The hydrodynamic and the crystals size are measured by trasmission electron microscopy, X-ray diffraction or dynamic light scattering, while surface charge is measured by zeta potential, which is based on the study of the electrophoretic mobility. The nanoparticles can be classified according to their diameter in: i) ultra-small superparamagnetic iron oxide nanoparticles (USPIO - diameter less than 50 nm); ii) superparamagnetic iron oxide nanoparticles (SPION - d greater than 50 nm but less than 1 μm); and iii) micron-sized particles of iron oxide (MPIO - diameter higher than 1 μm). SPION have been used as MRI contrast agents since 1990.[47] Currently, they are clinically used for liver imaging, spleen imaging, tumor imaging, lymph nodes imaging, central nervous system imaging and blood pool agent.[48] Due to their safety, biodegradability and efficiency as MRI contrast agent, SPION represent efficient cell labels for cellular imaging. Although not initially developed for cellular imaging, recently they have been successfully adapted for labeling and tracking stem cells and nanovesicles.[49] In example, SPION are the most widely used contrast agents for the detection of stem cells in vivo (Figure 4B). In context of stem cells as therapeutic approach for several diseases (i.e., neurodegenerative disease), SPION-labeled stem cells have the potential to increase our knowledge and understanding of post injection stem cell behavior and migration processes.[50,51] This studies supports the idea that SPION-based MRI could be applicable as non-invasive imaging approach for cells tracking, leading to a better understanding of physiological and pathological mechanisms related to cells migration.

Criticisms in the use of MRI histochemistry

Disadvantages are in the higher cost of magnets and electronics. In general, the cost of scanners increases proportionally to the generated static magnetic field beause: for example, the cost of a scanner operating at 7 T is about 33% higher than the same instrument operating at 4.7 T.

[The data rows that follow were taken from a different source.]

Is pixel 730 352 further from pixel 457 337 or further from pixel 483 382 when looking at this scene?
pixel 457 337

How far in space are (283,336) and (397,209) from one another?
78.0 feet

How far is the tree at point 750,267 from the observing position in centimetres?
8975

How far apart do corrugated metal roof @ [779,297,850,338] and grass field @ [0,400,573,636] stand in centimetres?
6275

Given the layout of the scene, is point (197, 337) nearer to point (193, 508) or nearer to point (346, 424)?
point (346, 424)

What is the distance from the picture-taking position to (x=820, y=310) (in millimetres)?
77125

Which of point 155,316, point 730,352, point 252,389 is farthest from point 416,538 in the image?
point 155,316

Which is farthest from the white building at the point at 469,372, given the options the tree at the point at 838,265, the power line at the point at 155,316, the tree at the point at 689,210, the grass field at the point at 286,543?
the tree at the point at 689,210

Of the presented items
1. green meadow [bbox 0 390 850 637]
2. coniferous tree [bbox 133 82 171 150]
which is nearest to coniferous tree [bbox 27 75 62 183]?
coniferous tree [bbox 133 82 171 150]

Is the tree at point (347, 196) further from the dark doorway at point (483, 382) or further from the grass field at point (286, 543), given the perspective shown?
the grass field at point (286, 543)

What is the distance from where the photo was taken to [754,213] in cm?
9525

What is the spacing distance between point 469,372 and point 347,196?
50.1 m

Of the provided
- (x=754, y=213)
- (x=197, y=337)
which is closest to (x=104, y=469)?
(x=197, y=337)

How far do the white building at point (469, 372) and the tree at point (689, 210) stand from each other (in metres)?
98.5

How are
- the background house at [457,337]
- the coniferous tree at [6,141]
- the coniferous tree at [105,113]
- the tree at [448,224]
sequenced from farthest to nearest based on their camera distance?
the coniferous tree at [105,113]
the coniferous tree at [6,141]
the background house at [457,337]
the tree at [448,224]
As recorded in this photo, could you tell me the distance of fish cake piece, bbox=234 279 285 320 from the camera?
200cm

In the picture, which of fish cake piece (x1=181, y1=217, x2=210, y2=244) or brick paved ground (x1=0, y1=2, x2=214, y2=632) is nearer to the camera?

Among the limitations of the method there is the possibility to analyze a limited number of elements. Indeed, MRI can only be performed on isotopes with a nuclear spin resulting “not null” and with a sufficiently high natural abundance to be detected. The most exploited element for diagnostic purposes is hydrogen, whose resonance signal allows to highlight the contrast between the different types of tissues, discriminating with precision, and to obtain information on a large number of organic compounds. However, it should also be mentioned the possibility of analyzing carbon, phosphorus and fluoride.

Despite the limitations illustrated above, advanced MRI techniques, in particular MRS and fMRI, can represent a complement and a support to conventional histochemical techniques.